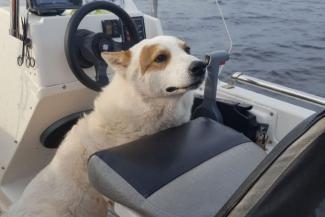Недостаточно жестоко: полиция в Татарстане не считает преступлением убийство безобидного пса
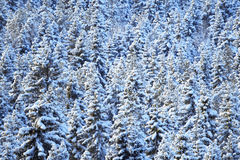 Winter coniferous forest. Natural background. Stock Images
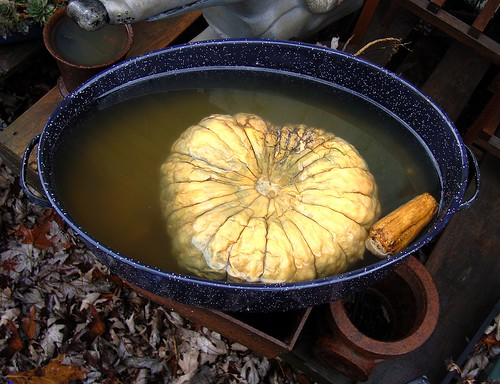 water pumpkin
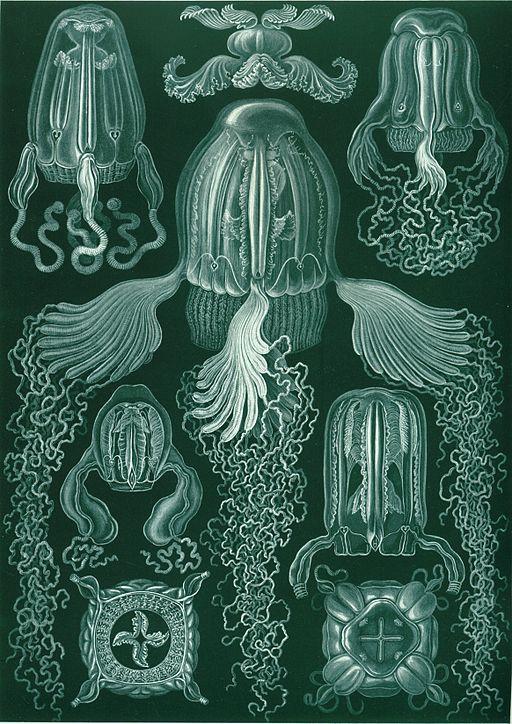 "Kubmaneter i verket ""Cubomedusae"", från Ernst Haeckels Kunstformen der Natur, 1904"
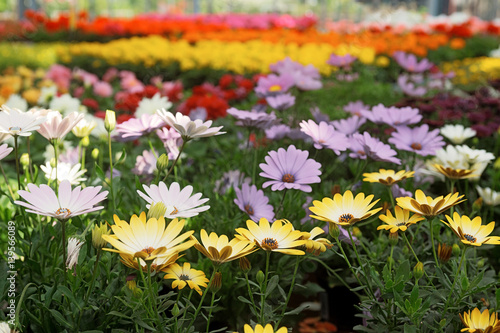 Potted Flowers in a Greenhouse
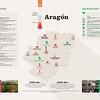 Radiografía Social del medio ambiente en Aragón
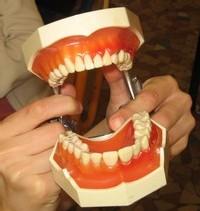 Les empreintes de dents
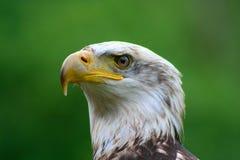 10白头鹰 免版税图库摄影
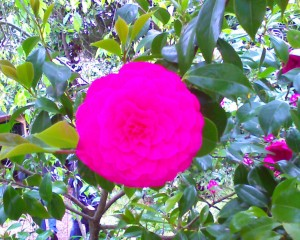 Perfect Camellia
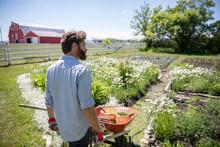 Man With Wheelbarrow Gardening...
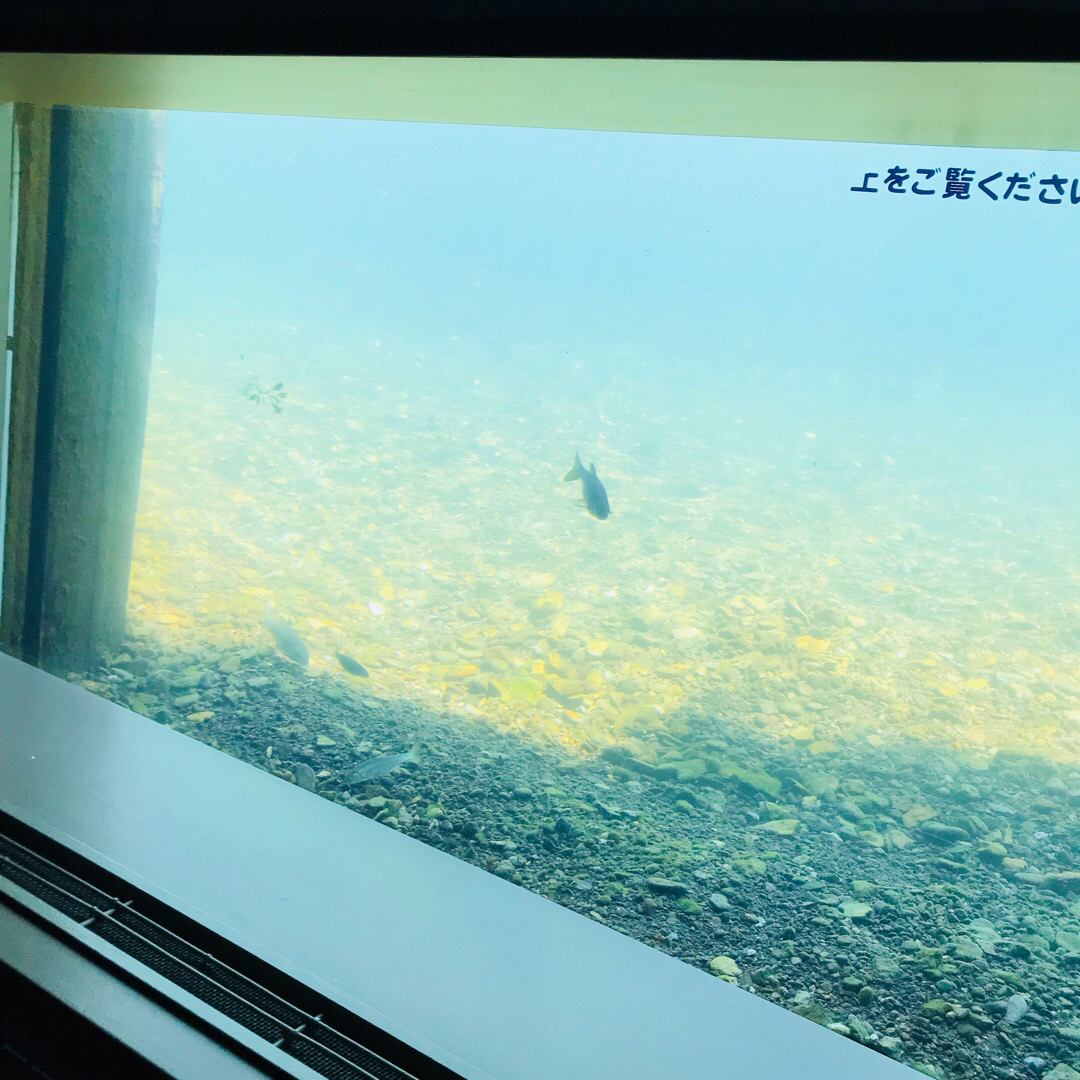 千歳川の中の様子。 サケのふるさと千歳水族館。 道の駅の隣にあるき...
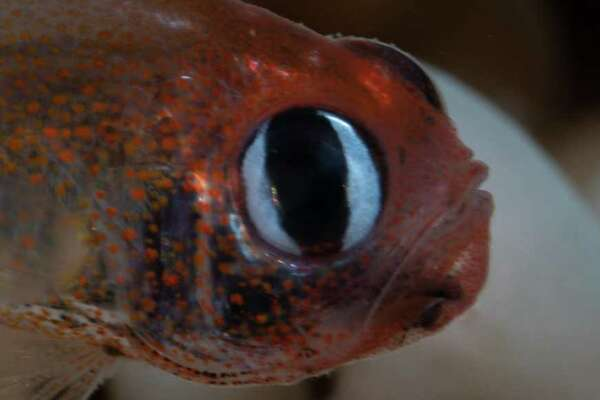 Cardinalfish (S. arnazae) - Scientific name: Siphamia arnazae A woman was scuba diving off of Papua New Guinea in December 2016 when she spotted Siphamia arnazae, leading scientists to return to the spot over the following years to collect specimens and classify it as a new species. The discovery has furthered the importance of the Milne Bay Province in ecological research, confirming that the area is one of the richest across the globe in reef fish diversity-currently home to at least 1,284 species and counting. You may also like: 50 endangered species that only live in the Amazon rainforest This slideshow was first published on theStacker.com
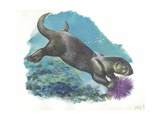 Sea Otter Enhydra Lutris Holding Sea Urchin Underwater  Illustration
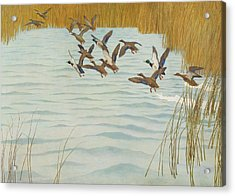Mallards In Autumn Acrylic Print by Newell Convers Wyeth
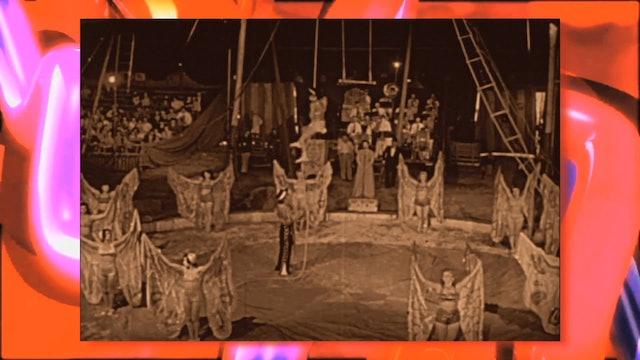 Circus Fun 010R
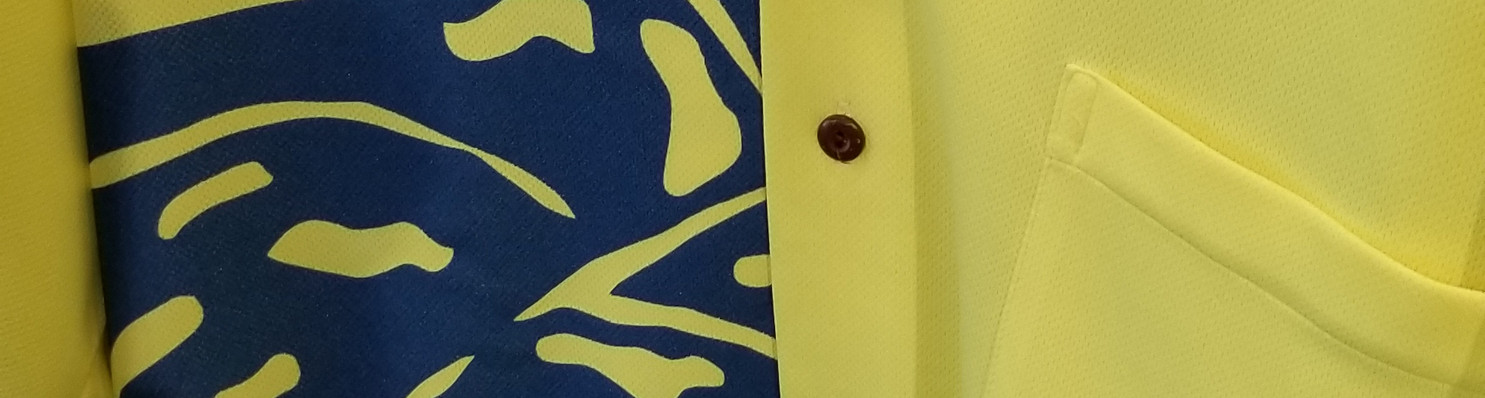 safety yellow blue monstera.jpg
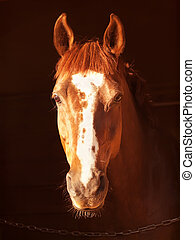 portrait of sorrel horse in dark outdoor sunny evening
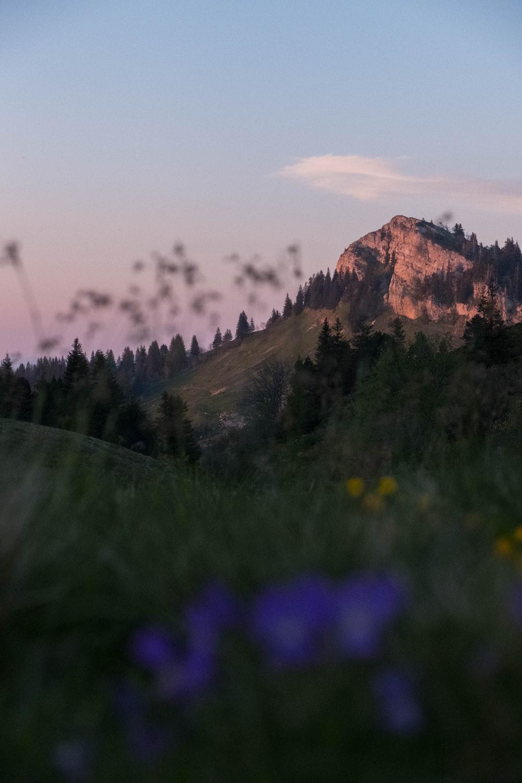 purple flower field near brown mountain during daytime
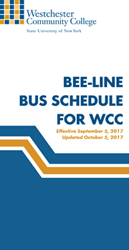 Beeline Bus Schedule Thumbnail Graphic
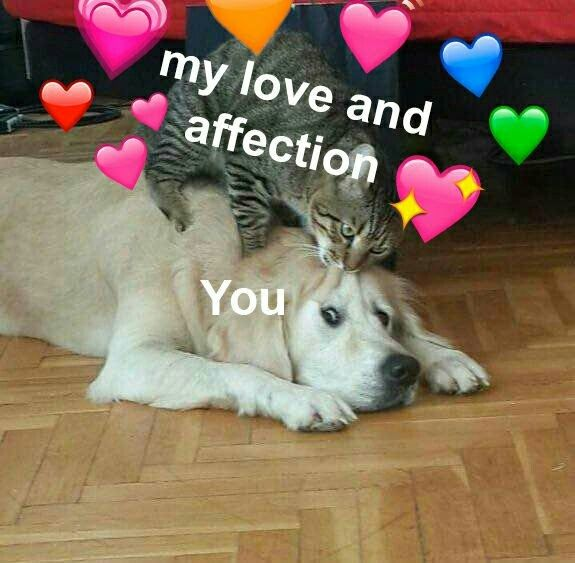 Pin on Love You Memes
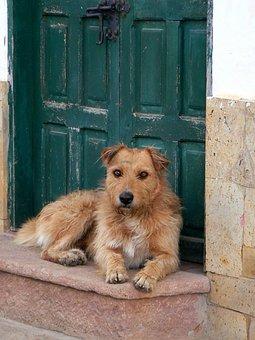 Villa De Leyva, Dog, Animal, Colonial, Boyacá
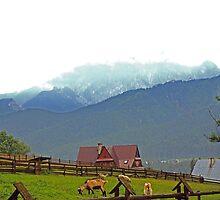Koscielisko, Mountain scene by Tony Brown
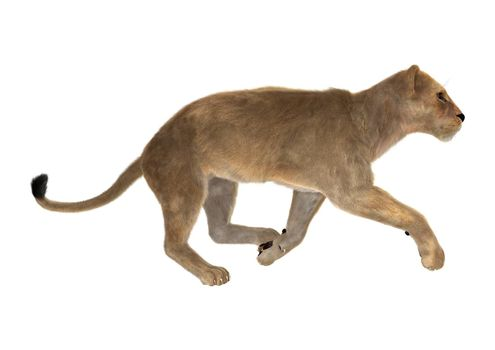 3D digital render of a female lion running isolated on white background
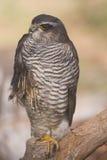 受伤的欧亚混血人Sparrowhawk 免版税库存照片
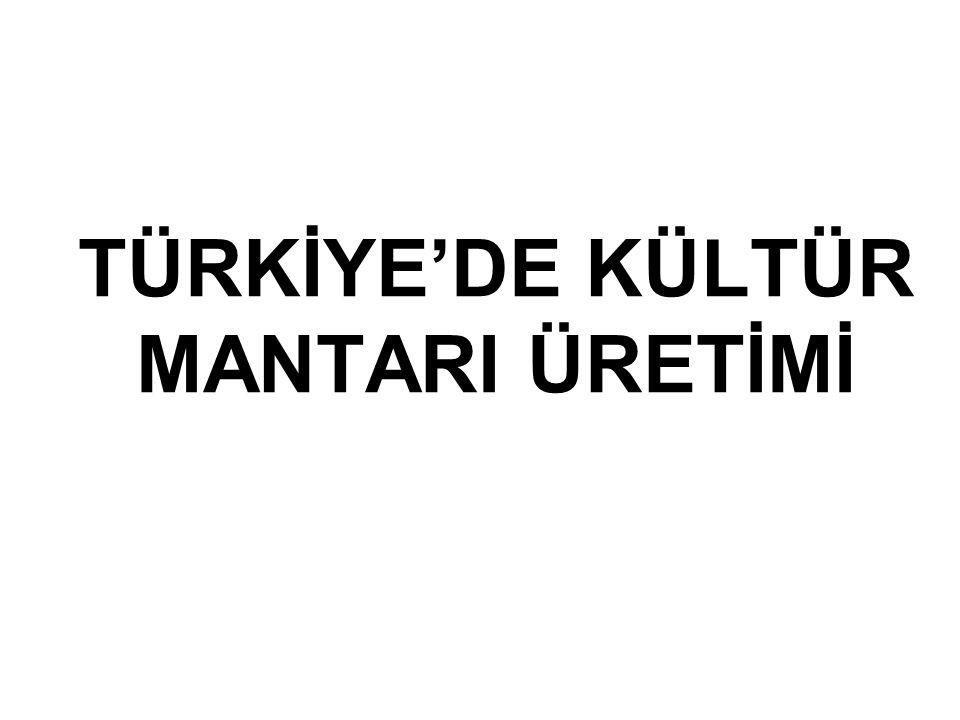 TÜRKİYE'DE KÜLTÜR MANTARI ÜRETİMİ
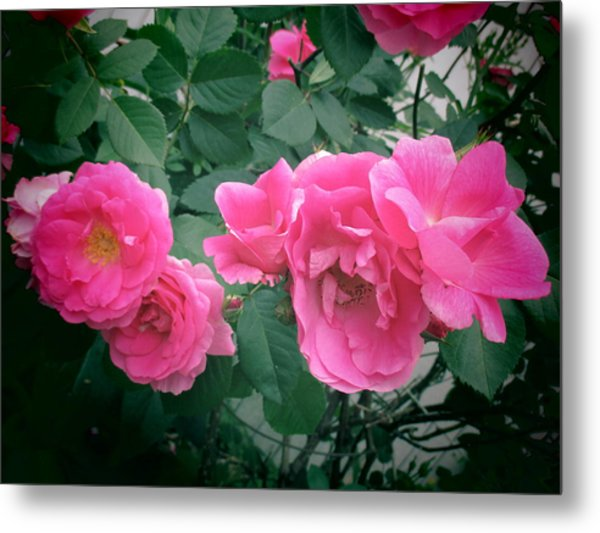 June Rose II Metal Print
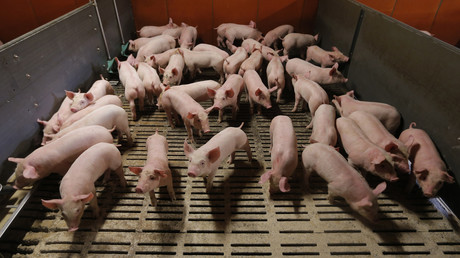 Elevage de porcs près de Strasbourg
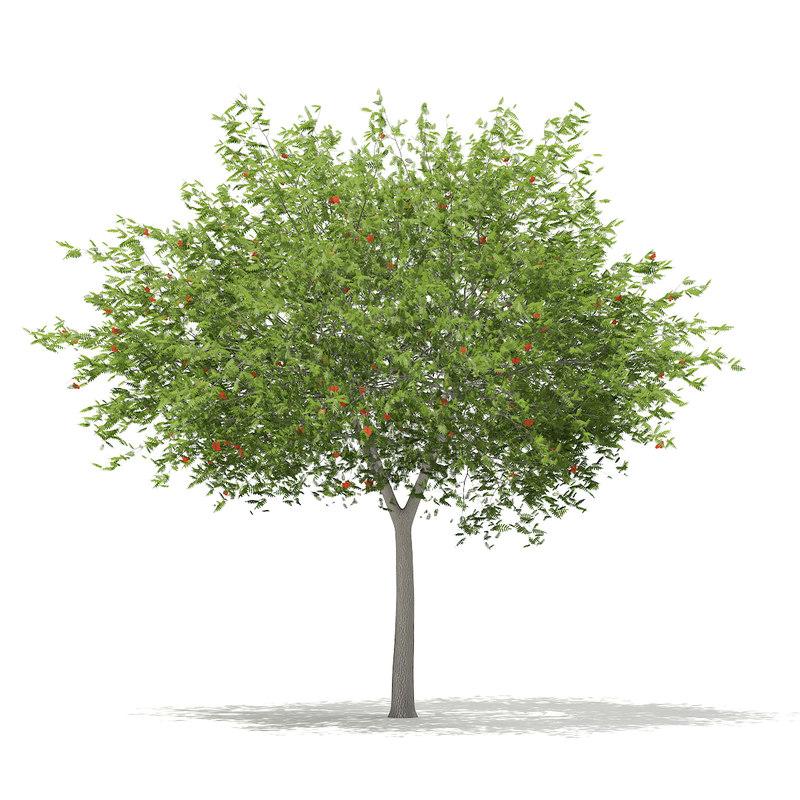 european rowan tree sorbus 3d max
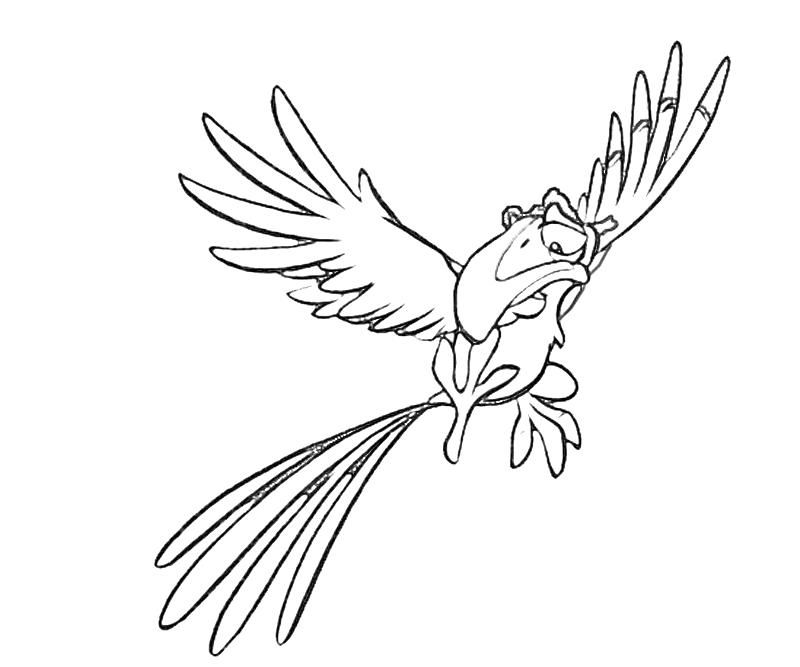 Zazu Coloring Pages Coloring Home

===

Starting at the line with "Cardinalfish (S. arnazae)" and finishing at the line with "portrait of sorrel", copy the material above exactly, both lines included. Nothing else goes in, and no pictures.

> [SOLVED PROBLEM]
 Cardinalfish (S. arnazae) - Scientific name: Siphamia arnazae A woman was scuba diving off of Papua New Guinea in December 2016 when she spotted Siphamia arnazae, leading scientists to return to the spot over the following years to collect specimens and classify it as a new species. The discovery has furthered the importance of the Milne Bay Province in ecological research, confirming that the area is one of the richest across the globe in reef fish diversity-currently home to at least 1,284 species and counting. You may also like: 50 endangered species that only live in the Amazon rainforest This slideshow was first published on theStacker.com
 Sea Otter Enhydra Lutris Holding Sea Urchin Underwater  Illustration
Mallards In Autumn Acrylic Print by Newell Convers Wyeth
 Circus Fun 010R
 safety yellow blue monstera.jpg
 portrait of sorrel horse in dark outdoor sunny evening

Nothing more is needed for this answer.